Effect of leptin was examined without inhibitors (A), in the presence of apamin, TRAM-34 and indomethacin (Indo; NO-dependent vasorelaxation, B) or in the presence of NO synthase inhibitor, L-NAME, and indomethacin (EDHF-dependent vasorelaxation, C).
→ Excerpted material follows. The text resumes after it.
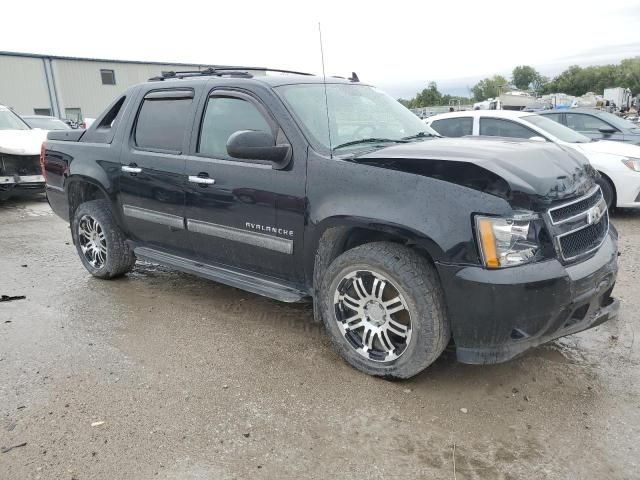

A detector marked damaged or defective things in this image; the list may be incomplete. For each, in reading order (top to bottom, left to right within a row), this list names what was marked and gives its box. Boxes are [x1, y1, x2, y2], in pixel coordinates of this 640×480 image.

damaged front end [0, 153, 44, 200]
broken headlight lens [476, 215, 540, 268]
Mechanism of EDHF-mediated Vascular Effect of Leptin in Rat Mesenteric Artery
EDHF has been demonstrated to be accounted for by various mediators such as cytochrome P450-dependent (epoxyeicosatrienoic acids, EETs) or 15-lipoxygenase-dependent (11,12,15-trihydroxyeicosatrienoic acids – THETAs and 15-hydroxy-11,12-epoxyeicosatrienoic acids – HEETAs) arachidonate derivatives, H2O2, heme oxygenase-derived carbon monoxide (CO), or C-type natriuretic peptide (CNP) . To address the question if any of these factors were involved in leptin-induced vasorelaxation, we examined the EDHF-dependent effect of leptin in the presence of respective inhibitors. However, cytochrome P450 inhibitor (SKF 525A, 10 µM), lipoxygenase inhibitor, nondihydroguaiateric acid (NDGA, 20 µM), H2O2 scavenger (PEG-catalase, 250 U/ml), heme oxygenase inhibitor (Cr(III) mesoporphyrin IX, 10 µM) and protein kinase G inhibitor which blocks natriuretic peptide signaling (KT5823, 1 µM) had no effect on leptin-induced relaxation of PE-preconstricted mesenteric artery. In contrast, the H2S scavenger, bismuth (III) subsalicylate (BSS, 10 µM)  or CSE inhibitor, D,L-propargylglycine (PAG, 1 mM), almost completely abolished the EDHF-dependent portion of leptin-induced vasorelaxation (Fig. 5A). In contrast, neither BSS nor PAG had any effect on NO-dependent portion of leptin-induced vasorelaxation (not shown). Similarly, BSS or PAG abolished EDHF-mediated portion of leptin-induced vasorelaxation in leptin-treated, obese, obese PEG-SRLA-treated and lean PEG-SRLA-treated rats, suggesting that the mechanism of leptin-induced EDHF remains H2S-dependent in all groups (Fig. 5B).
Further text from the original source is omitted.